▶ _Problem to work on_: Report only the number of lines below in which the string "exuT" appears.

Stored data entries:
▬▬▬▬▬▬▬▬▬▬

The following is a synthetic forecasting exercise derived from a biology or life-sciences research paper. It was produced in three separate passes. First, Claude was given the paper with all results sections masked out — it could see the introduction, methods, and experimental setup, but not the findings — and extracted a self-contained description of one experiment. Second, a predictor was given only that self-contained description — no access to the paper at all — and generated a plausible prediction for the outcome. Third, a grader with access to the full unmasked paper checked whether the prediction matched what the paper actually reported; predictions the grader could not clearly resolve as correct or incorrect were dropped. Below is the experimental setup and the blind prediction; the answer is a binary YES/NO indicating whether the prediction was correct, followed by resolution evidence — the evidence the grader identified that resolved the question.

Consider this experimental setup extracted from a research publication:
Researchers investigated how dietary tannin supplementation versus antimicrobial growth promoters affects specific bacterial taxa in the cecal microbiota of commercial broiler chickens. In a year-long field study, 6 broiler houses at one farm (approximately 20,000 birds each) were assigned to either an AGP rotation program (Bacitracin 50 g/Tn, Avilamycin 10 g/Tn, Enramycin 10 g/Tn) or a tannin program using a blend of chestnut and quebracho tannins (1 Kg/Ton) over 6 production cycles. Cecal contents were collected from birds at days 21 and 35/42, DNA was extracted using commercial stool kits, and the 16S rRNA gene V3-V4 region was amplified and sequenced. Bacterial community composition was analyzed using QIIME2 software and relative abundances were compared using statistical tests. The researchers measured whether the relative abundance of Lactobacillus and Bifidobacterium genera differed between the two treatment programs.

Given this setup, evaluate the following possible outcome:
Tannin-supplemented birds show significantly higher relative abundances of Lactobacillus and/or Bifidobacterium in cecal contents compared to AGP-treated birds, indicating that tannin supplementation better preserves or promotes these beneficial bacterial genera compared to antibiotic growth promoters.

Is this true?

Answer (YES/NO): YES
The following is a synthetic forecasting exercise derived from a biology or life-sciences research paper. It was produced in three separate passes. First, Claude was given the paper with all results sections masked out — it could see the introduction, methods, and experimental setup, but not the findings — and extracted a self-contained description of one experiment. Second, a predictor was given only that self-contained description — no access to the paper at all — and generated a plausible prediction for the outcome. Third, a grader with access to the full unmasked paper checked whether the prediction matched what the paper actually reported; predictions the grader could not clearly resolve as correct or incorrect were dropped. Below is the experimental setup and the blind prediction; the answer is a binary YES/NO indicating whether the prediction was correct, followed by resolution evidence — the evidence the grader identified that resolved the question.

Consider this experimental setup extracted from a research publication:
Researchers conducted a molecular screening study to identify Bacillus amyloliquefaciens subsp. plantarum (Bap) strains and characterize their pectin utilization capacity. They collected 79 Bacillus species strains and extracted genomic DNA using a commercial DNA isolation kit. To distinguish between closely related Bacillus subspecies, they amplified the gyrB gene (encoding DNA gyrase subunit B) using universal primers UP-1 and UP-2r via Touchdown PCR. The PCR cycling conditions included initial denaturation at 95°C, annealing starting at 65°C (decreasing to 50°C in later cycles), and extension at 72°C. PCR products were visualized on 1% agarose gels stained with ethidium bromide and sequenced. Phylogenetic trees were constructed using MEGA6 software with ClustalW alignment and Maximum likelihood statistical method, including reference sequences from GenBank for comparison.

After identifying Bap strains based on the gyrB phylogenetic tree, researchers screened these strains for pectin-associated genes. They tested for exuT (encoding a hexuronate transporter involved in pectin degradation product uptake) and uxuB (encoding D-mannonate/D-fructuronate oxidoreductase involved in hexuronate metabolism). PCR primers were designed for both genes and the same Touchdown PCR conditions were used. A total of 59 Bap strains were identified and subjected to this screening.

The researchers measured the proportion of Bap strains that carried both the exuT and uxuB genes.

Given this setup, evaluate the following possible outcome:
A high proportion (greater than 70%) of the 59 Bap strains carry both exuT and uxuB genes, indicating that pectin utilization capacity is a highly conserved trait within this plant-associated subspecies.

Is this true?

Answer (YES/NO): YES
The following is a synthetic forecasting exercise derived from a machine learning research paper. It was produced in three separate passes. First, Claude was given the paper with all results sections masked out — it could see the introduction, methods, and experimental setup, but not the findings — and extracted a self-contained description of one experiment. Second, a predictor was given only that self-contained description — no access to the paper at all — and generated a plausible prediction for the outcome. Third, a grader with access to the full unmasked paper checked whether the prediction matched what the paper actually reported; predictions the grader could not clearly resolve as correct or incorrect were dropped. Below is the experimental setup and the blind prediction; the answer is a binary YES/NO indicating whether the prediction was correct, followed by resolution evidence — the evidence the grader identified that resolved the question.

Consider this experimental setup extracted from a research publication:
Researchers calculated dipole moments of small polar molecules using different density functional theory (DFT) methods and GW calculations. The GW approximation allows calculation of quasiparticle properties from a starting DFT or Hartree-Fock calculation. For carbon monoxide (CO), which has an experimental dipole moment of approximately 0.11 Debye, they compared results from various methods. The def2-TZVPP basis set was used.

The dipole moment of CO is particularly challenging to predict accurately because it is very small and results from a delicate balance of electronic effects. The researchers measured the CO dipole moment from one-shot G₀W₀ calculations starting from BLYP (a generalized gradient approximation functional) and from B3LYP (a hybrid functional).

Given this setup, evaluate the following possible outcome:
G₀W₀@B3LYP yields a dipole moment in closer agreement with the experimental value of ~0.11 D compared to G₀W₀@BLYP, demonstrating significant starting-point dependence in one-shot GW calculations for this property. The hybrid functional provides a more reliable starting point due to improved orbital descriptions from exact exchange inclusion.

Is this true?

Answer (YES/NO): YES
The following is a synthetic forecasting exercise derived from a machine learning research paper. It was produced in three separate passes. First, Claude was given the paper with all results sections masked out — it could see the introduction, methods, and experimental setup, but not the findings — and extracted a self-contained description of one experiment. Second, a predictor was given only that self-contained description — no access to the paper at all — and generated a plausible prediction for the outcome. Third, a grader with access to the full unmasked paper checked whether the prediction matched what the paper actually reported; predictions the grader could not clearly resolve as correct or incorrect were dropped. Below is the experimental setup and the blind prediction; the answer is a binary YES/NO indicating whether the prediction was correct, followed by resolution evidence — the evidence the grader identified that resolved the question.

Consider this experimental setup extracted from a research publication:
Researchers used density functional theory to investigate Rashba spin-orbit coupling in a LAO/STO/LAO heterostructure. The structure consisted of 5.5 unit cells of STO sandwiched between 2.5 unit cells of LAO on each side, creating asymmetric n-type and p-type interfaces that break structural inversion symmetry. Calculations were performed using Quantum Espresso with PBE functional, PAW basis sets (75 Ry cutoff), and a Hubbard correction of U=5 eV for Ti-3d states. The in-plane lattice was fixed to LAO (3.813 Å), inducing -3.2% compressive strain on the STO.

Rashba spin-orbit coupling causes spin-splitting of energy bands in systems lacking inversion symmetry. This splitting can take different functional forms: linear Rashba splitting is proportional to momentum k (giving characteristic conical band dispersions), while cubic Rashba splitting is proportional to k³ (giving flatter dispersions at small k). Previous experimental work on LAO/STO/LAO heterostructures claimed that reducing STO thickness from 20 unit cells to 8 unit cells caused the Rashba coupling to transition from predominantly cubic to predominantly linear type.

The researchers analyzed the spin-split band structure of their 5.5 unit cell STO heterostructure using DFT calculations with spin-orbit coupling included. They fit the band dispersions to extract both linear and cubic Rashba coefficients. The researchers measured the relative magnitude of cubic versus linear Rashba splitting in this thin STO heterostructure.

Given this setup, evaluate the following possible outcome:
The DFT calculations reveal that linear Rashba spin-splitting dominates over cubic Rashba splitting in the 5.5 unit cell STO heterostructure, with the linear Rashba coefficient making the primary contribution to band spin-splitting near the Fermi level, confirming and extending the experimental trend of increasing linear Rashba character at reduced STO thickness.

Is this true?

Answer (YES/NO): NO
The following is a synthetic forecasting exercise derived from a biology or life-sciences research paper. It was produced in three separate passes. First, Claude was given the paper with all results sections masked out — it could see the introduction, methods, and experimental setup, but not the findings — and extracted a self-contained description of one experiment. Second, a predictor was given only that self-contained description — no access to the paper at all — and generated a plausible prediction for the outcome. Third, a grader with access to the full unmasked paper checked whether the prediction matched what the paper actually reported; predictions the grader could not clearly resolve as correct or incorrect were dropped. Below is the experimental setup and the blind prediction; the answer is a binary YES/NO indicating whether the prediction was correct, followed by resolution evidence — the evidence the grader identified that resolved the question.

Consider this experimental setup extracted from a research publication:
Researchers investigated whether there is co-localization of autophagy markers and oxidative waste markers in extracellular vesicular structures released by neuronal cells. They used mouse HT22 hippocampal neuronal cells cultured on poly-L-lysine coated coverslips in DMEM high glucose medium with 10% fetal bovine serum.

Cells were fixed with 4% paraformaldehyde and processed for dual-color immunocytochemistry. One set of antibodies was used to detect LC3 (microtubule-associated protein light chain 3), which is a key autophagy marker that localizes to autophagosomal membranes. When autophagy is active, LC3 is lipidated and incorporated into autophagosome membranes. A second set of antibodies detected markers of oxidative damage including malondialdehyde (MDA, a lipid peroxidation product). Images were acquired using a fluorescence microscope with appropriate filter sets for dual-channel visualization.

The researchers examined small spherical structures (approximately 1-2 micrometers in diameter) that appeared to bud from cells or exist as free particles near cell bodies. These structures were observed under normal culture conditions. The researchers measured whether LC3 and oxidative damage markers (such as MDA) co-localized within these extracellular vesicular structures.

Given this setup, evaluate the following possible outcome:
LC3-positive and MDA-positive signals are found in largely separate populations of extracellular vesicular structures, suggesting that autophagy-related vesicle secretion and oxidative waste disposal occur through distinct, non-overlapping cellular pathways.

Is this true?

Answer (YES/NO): NO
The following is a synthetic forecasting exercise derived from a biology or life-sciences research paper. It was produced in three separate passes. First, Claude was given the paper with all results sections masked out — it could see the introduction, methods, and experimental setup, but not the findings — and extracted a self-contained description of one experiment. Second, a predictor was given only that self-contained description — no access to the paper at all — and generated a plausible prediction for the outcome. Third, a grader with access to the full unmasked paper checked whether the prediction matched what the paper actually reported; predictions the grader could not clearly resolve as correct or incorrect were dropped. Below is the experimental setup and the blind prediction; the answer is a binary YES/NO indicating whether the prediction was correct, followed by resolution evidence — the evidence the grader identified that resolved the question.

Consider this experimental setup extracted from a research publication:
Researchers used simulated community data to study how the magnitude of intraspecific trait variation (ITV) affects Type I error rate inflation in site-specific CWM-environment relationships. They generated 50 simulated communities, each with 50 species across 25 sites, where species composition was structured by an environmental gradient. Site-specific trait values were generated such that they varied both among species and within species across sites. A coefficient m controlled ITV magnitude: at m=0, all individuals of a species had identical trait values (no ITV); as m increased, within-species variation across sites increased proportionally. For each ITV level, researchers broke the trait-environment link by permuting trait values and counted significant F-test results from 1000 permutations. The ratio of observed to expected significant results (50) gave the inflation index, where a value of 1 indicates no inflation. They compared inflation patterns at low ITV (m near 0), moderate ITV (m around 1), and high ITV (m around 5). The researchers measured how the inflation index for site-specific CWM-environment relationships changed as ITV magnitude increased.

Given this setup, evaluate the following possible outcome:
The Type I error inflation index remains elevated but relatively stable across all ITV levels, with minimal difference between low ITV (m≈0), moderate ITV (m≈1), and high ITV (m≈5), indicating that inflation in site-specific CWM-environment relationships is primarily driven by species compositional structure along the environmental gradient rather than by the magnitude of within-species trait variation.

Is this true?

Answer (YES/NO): NO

▬▬▬▬▬▬▬▬▬▬

▶ _Result of this task_: 3